Line by line, the data below should be set down unchanged, with images excluded.

*PROVIDED MATERIAL*.
____

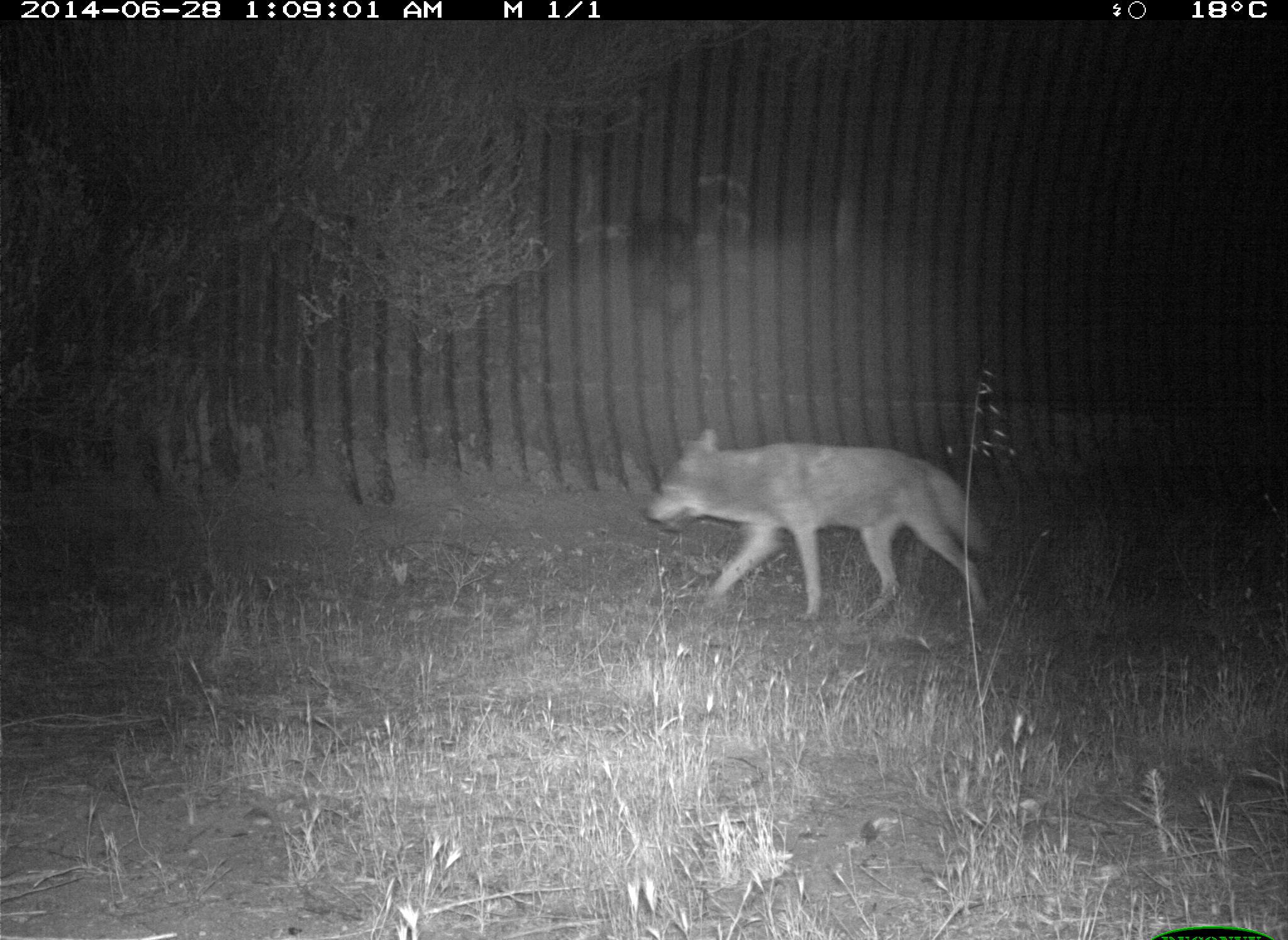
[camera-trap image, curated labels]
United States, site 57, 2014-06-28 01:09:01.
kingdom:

____

*EXERCISE ANSWER*.
[camera-trap image, curated labels]
United States, site 57, 2014-06-28 01:09:01.
kingdom:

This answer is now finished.